Um experimento realizado em 1993 em Richmond, Maine (EUA), demonstrou como vinte mil pneus velhos, triturados e soterrados sob 183 metros de estrada, conseguiram reduzir pela metade a penetração do gelo no solo. Este estudo foi conduzido pelo engenheiro civil Dana N. Humphrey, que na época era professor da Universidade do Maine, e ganhou notoriedade após ser reportado pelo Los Angeles Times no mesmo ano.

A iniciativa surgiu para solucionar um dilema prático: o destino de grandes quantidades de pneus obsoletos. Em vez de descartá-los, Humphrey propôs cortá-los em pedaços variando de 5 a 30 cm e utilizá-los como camada de base sob o pavimento, explorando três características da borracha: seu baixo peso, boa capacidade de drenagem e condutividade térmica significativamente menor que a de terra e pedra.

No trecho específico de Richmond, os pneus foram fragmentados em pedaços de 5 a 7,5 cm e distribuídos em uma camada de 15 a 30 cm de espessura, sendo subsequentemente cobertos por até 60 cm de cascalho. Sensores instalados na via comprovaram que, além de inibir o congelamento, a estrada apresentou maior resistência ao descongelamento primaveril, período em que o solo encharcado tende a ceder e formar buracos.

Humphrey nomeou este material como agregados derivados de pneus (TDA) e dedicou as décadas seguintes a aplicar essa técnica em projetos nos Estados Unidos, além de prestar consultoria no Canadá, Austrália e Europa. Em pesquisas subsequentes, ele destacou a baixa densidade do agregado como uma vantagem para aterros leves sobre solos moles e para o preenchimento de muros de contenção. No entanto, os principais obstáculos para sua adoção permanecem o custo inicial elevado e a complexidade inerente à sua implementação.

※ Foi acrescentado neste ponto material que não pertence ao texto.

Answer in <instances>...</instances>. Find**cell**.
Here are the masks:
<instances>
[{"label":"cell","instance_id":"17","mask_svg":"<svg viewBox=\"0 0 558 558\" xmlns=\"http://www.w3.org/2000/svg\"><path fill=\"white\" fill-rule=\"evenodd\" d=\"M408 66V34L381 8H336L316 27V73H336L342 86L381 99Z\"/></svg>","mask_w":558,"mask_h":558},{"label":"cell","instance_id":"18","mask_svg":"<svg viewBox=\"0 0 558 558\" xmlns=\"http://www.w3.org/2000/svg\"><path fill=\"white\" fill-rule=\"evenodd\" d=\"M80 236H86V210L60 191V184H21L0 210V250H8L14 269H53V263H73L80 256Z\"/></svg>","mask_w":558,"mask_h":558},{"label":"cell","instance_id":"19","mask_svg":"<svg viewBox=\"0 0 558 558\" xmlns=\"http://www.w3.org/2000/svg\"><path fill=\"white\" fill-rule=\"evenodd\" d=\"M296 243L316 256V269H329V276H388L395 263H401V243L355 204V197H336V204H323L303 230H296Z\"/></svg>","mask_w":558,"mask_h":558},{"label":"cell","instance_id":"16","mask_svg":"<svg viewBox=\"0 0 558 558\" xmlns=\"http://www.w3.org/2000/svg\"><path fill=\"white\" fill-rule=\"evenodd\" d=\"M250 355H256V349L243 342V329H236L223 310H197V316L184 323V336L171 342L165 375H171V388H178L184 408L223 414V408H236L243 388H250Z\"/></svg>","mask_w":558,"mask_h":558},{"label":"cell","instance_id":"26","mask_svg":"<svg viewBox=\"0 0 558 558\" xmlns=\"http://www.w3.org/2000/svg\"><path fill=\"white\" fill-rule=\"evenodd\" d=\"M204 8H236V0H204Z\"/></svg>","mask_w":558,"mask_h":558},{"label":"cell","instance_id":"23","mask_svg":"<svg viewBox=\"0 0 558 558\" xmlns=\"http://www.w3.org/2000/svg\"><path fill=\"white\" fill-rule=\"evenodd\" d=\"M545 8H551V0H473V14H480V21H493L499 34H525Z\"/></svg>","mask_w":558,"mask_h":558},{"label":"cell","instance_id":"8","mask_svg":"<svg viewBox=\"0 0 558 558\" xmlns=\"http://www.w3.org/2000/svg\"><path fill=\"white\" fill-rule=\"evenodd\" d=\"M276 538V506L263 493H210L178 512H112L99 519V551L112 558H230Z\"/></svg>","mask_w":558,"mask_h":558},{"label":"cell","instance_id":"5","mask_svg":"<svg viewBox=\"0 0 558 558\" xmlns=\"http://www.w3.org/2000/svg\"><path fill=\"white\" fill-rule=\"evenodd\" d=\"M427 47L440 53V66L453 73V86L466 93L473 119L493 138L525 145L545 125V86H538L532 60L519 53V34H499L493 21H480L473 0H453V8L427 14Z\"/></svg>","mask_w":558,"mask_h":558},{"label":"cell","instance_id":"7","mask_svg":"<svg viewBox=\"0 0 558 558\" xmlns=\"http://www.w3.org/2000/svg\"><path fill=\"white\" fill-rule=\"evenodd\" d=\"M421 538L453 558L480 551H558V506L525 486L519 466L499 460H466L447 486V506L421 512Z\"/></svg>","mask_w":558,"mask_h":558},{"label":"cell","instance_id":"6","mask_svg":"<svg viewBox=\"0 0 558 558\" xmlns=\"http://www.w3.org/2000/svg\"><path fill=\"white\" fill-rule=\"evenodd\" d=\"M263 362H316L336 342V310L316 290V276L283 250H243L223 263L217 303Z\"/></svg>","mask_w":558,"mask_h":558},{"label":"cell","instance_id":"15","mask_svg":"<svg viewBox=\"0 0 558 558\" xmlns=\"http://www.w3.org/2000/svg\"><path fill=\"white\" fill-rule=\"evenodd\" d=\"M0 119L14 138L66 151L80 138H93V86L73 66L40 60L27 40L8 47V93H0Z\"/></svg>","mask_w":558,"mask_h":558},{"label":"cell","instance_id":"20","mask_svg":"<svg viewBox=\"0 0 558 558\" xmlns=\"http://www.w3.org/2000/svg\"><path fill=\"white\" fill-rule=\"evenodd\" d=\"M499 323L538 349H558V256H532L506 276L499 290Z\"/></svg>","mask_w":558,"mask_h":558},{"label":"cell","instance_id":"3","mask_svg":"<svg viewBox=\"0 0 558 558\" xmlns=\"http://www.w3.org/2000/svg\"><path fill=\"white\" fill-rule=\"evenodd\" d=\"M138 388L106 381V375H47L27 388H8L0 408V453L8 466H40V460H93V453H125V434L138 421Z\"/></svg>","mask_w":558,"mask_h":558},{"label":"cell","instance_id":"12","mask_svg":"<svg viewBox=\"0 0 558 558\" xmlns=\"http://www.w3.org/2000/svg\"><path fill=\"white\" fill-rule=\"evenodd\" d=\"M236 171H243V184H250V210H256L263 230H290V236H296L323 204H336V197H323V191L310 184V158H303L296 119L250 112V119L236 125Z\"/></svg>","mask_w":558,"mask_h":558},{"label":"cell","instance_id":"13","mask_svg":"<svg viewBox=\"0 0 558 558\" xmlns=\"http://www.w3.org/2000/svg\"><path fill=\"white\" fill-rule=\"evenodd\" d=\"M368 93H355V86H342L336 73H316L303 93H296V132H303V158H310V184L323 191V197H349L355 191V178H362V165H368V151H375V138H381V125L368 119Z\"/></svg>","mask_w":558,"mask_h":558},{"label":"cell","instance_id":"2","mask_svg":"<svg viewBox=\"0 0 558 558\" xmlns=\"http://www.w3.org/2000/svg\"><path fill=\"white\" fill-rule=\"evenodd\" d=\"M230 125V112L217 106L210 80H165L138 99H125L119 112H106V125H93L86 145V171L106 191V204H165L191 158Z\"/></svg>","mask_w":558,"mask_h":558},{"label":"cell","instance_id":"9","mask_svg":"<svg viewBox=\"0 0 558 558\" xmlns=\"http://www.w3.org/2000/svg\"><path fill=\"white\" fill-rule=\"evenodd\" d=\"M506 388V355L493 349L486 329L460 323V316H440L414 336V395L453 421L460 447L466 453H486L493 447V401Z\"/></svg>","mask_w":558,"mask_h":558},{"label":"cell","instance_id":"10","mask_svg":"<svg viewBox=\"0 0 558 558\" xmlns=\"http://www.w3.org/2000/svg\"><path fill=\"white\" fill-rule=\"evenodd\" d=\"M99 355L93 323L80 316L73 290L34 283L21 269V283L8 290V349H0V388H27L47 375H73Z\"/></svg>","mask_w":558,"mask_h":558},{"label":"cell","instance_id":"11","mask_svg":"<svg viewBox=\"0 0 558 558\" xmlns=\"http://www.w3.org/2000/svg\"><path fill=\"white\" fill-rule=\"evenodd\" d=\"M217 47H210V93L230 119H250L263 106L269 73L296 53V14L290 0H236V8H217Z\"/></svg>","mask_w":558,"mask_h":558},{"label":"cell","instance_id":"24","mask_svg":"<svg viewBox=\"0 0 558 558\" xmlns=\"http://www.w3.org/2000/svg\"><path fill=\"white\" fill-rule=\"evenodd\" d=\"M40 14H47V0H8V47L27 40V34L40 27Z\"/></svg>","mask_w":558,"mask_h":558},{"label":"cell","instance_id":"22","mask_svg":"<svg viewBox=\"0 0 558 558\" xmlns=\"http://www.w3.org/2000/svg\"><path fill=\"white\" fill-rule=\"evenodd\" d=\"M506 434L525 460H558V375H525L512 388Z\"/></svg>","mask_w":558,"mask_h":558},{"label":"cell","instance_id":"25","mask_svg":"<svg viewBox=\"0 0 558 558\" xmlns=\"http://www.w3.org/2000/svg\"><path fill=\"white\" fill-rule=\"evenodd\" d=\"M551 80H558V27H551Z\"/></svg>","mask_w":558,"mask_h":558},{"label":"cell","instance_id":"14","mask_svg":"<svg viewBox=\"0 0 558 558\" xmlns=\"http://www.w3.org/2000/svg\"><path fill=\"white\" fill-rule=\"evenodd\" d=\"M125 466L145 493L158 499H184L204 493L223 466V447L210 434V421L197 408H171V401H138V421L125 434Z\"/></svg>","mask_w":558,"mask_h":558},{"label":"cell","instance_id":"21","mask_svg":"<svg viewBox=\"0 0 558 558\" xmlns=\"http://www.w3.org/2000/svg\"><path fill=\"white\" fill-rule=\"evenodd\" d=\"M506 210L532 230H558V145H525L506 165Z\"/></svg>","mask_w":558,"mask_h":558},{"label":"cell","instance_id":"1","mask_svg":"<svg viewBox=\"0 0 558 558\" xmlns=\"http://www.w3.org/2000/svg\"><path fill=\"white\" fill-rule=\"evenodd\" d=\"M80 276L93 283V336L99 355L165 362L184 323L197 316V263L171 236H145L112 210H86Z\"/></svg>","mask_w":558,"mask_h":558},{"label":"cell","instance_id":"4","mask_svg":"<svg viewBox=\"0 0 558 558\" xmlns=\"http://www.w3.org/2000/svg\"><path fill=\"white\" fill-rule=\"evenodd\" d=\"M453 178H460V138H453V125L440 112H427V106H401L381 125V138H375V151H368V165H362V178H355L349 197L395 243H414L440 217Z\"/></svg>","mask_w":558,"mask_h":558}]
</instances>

Em países que não possuem ciclos rigorosos de congelamento do solo, o reaproveitamento dos pneus seguiu outra rota: a incorporação do pó de borracha ao ligante asfáltico. O primeiro trecho nacional utilizando asfalto-borracha foi inaugurado em 2001 na BR-116, entre Guaíba e Camaquã (RS), utilizando tecnologia desenvolvida pela Greca Asfaltos em parceria com o centro de pesquisa em pavimentos da UFRGS. A própria empresa informa que o produto contém aproximadamente 15% de pó de borracha e já utilizou 30 milhões de pneus ao longo de 25 anos.

Atualmente, esse material está empregado nos sistemas Anhanguera-Bandeirantes e em partes das rodovias Washington Luís, Régis Bittencourt e Imigrantes, localizadas em São Paulo. Um levantamento realizado pela Artesp em 2021 registrou mais de 1.355 km com borracha reciclada em 22 rodovias estaduais paulistas. Segundo a Anip, associação que representa os fabricantes de pneus, o pavimento resultante é 40% mais resistente que o tradicional e possui uma vida útil média de 14 anos, superando os 10 anos do asfalto comum. Adicionalmente, a inclusão do pó de borracha na mistura pode diminuir o ruído de rolamento em até 5 dB.

A dimensão do descarte desses materiais justifica o interesse: dados do Ibama indicam que 7,7 milhões de toneladas de pneus inservíveis deveriam ser dispostas adequadamente entre 2009 e 2020, conforme a Resolução Conama 416/2009, que impõe aos fabricantes e importadores a obrigação de recolher o volume equivalente ao que comercializam. Apesar disso, estimativas acadêmicas sugerem que o Brasil recicla apenas cerca de um terço do total que é descartado.